Pier Paolo Pasolini, figura centrale del panorama culturale italiano del Novecento, ha elaborato una critica radicale alla modernità intesa come semplice "sviluppo" commerciale, solo economico, senza alcun "progresso" sociale e culturale (attraverso una serie di interventi giornalistici e saggi, molti dei quali, raccolti in opere come Scritti corsari (1975) e Lettere luterane (1976).
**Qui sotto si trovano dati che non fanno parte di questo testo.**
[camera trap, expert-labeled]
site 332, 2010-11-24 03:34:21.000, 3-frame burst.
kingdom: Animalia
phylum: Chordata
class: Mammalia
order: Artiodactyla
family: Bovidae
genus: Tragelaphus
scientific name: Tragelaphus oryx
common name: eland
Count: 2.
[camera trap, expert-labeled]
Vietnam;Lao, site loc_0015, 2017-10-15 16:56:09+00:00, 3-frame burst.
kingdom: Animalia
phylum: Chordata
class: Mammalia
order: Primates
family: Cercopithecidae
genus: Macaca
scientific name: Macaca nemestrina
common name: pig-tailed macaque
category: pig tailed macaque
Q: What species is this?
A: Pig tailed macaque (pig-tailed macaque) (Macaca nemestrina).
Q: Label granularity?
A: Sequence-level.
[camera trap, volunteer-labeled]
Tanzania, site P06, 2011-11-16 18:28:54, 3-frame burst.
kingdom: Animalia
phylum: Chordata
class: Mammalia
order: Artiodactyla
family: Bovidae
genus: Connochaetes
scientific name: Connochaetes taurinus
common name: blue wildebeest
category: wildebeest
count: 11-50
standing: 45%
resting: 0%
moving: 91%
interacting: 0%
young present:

Tra le immagini più emblematiche ed immediate della sua riflessione vi è quella dei “polli di allevamento”, utilizzata per descrivere la condizione degli italiani nella società consumistica e mediatica. Tale metafora, apparentemente semplice, racchiude una visione complessa e profonda della trasformazione antropologica in atto nel nostro paese, che Pasolini interpreta come una forma di omologazione culturale e perdita dell’identità.